## start Entries shown
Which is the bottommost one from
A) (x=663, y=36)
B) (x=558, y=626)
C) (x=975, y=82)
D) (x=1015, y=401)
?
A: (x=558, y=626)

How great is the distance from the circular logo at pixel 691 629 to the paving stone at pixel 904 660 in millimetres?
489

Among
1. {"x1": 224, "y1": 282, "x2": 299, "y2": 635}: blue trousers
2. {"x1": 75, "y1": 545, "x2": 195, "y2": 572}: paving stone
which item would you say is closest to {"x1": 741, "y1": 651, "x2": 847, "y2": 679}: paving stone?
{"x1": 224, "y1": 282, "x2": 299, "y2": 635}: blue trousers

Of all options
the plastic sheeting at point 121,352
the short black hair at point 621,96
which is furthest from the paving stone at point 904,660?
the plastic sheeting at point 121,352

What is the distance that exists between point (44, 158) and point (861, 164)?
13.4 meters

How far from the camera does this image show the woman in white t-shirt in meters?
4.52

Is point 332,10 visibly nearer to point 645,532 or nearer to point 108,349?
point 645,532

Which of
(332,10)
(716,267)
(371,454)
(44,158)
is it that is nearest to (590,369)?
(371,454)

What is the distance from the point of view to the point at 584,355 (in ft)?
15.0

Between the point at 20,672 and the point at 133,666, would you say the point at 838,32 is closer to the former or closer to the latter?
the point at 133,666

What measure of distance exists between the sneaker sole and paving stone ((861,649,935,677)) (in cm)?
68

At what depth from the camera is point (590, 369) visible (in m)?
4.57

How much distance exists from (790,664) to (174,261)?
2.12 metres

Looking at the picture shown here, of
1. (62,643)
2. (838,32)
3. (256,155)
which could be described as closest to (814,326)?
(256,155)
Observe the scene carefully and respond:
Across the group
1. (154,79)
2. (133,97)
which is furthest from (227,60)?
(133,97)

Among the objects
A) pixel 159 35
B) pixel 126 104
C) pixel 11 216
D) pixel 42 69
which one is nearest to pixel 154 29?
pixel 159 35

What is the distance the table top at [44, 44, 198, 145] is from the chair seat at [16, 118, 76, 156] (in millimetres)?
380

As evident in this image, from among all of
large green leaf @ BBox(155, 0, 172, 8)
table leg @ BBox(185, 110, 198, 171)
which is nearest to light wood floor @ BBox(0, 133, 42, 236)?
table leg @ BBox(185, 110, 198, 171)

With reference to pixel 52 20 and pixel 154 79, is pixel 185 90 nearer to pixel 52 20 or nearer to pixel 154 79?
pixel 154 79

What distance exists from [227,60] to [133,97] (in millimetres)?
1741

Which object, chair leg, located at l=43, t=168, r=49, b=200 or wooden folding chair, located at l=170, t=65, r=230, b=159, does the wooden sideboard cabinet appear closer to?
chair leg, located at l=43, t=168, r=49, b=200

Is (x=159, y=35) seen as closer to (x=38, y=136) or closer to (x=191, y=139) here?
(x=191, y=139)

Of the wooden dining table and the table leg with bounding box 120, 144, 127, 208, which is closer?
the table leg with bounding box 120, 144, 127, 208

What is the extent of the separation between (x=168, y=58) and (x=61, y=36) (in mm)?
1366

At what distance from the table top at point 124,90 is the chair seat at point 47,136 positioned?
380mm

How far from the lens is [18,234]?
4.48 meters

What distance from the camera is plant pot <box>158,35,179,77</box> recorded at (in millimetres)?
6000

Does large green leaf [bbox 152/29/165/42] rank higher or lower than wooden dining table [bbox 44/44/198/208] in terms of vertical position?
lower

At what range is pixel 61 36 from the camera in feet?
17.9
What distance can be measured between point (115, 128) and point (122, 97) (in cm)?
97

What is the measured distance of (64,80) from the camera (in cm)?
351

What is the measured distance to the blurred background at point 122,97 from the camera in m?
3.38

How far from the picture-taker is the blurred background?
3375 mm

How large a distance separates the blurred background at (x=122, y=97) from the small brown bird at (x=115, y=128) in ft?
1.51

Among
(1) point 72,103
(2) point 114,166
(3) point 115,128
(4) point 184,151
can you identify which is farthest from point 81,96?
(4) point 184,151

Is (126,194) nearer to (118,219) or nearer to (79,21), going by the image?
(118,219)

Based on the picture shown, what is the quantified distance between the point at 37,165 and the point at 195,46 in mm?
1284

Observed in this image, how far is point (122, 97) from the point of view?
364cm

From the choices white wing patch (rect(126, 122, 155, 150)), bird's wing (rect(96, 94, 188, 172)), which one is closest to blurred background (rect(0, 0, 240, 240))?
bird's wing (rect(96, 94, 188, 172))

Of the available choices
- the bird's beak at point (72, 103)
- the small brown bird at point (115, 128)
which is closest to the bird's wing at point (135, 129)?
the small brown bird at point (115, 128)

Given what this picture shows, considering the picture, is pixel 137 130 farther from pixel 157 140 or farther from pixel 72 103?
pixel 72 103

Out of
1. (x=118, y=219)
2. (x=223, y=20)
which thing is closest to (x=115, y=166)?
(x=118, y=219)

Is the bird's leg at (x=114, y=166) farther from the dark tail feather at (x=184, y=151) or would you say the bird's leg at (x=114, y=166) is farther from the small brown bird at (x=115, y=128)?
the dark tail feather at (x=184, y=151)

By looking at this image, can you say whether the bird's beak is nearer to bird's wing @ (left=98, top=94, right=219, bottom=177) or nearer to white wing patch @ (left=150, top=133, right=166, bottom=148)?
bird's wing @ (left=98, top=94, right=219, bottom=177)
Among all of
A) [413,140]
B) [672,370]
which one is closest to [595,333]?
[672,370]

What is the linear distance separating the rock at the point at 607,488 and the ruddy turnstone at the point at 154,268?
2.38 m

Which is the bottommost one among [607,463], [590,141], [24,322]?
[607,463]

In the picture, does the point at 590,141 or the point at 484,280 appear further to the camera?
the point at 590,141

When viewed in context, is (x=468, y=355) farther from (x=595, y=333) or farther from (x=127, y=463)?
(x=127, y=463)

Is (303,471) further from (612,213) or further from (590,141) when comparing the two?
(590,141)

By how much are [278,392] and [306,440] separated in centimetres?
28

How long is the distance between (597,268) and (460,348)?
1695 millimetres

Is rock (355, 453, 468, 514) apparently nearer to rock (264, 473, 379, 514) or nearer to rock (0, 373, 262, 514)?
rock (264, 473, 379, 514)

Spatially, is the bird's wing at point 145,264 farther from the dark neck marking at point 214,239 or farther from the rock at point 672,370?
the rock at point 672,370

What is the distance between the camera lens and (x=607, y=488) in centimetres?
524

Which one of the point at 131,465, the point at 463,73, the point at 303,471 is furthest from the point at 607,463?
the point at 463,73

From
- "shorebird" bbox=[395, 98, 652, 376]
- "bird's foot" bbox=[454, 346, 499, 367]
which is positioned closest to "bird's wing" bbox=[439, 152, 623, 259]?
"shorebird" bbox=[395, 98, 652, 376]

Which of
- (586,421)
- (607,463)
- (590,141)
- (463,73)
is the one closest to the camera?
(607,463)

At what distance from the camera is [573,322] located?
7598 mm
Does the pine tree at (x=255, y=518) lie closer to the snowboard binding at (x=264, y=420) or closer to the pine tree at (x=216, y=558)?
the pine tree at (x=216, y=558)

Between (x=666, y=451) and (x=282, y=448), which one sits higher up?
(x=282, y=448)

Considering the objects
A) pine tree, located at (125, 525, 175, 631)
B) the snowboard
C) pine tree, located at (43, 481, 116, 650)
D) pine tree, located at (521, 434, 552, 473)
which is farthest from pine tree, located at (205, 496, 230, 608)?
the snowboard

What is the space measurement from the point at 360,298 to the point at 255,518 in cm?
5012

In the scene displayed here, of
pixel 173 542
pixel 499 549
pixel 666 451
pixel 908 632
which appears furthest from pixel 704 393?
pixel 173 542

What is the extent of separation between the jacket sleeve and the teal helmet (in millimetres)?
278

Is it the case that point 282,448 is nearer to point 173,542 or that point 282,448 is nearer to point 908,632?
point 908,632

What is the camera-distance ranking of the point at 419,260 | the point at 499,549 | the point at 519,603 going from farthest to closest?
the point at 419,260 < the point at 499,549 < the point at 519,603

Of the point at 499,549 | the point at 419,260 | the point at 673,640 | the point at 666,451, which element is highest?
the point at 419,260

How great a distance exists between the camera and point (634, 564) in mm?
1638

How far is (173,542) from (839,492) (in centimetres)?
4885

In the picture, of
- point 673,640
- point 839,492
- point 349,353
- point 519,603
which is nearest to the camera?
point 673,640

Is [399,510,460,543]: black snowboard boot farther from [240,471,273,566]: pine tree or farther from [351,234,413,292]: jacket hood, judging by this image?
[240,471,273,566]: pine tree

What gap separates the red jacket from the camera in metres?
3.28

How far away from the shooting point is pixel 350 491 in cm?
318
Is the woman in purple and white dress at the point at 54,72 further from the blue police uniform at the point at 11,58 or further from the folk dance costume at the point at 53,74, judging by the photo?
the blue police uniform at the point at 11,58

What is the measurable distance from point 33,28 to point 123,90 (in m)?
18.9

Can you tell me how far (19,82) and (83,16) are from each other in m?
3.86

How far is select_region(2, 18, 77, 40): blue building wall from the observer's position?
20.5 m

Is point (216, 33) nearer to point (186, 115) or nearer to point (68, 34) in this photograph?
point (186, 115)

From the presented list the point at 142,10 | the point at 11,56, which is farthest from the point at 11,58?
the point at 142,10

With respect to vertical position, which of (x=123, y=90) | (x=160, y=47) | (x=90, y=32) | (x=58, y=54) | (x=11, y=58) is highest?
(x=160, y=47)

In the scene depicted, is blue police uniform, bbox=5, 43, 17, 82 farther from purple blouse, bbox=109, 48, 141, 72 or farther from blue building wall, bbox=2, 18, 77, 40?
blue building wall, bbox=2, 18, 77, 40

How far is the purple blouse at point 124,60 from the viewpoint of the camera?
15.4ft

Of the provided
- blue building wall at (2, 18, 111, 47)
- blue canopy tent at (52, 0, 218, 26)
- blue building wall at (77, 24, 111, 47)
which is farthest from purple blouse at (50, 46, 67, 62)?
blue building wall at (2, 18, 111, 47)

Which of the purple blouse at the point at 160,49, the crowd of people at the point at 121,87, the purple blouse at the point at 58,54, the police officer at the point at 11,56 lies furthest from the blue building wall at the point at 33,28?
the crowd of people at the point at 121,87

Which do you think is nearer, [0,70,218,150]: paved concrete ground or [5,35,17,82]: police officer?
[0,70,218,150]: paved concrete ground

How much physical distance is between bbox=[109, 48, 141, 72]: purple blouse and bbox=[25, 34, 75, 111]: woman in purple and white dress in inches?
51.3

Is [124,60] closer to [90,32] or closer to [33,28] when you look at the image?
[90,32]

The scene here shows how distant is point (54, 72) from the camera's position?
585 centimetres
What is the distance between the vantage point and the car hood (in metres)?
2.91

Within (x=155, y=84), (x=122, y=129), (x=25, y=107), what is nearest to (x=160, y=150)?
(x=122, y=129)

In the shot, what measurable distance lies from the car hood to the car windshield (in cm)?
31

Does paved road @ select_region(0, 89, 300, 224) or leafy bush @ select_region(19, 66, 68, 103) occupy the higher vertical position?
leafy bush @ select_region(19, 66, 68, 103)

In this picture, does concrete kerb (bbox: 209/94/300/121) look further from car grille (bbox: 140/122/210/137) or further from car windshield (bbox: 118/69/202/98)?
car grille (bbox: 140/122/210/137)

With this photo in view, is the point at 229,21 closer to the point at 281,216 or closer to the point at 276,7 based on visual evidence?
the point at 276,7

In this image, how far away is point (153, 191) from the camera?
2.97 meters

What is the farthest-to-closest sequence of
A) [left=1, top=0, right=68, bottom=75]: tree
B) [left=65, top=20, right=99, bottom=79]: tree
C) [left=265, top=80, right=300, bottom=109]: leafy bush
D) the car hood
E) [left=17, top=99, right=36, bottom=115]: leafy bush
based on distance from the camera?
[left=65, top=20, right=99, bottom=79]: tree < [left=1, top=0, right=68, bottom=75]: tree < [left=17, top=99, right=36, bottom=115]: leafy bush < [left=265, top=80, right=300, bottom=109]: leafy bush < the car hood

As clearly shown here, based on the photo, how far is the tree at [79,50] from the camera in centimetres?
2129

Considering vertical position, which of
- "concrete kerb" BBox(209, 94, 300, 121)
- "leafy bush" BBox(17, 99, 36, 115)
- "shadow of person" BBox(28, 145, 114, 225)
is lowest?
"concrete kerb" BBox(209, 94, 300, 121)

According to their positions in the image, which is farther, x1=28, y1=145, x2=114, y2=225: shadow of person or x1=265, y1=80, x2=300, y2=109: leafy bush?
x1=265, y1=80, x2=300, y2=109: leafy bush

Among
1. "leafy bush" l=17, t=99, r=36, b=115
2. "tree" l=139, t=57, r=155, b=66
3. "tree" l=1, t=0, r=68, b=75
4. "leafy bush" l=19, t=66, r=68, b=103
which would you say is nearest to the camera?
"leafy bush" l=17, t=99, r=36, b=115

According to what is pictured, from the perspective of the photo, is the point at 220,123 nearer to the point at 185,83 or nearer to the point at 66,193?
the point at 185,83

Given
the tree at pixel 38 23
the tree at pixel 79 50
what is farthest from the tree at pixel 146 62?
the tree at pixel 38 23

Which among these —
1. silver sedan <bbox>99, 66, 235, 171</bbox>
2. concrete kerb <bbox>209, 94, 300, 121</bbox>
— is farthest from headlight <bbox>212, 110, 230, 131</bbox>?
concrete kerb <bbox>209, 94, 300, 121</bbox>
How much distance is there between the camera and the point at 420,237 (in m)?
## end Entries shown
## Exercise directions:
Copy each line exactly, from the line containing "According to what" down to the last line of the material, and no other lines.

## Written reply:
According to what is pictured, from the perspective of the photo, is the point at 220,123 nearer to the point at 185,83 or nearer to the point at 66,193?
the point at 185,83

Given
the tree at pixel 38 23
the tree at pixel 79 50
what is farthest from the tree at pixel 146 62?
the tree at pixel 38 23

Which among these —
1. silver sedan <bbox>99, 66, 235, 171</bbox>
2. concrete kerb <bbox>209, 94, 300, 121</bbox>
— is farthest from headlight <bbox>212, 110, 230, 131</bbox>?
concrete kerb <bbox>209, 94, 300, 121</bbox>
How much distance is there between the camera and the point at 420,237 (in m)?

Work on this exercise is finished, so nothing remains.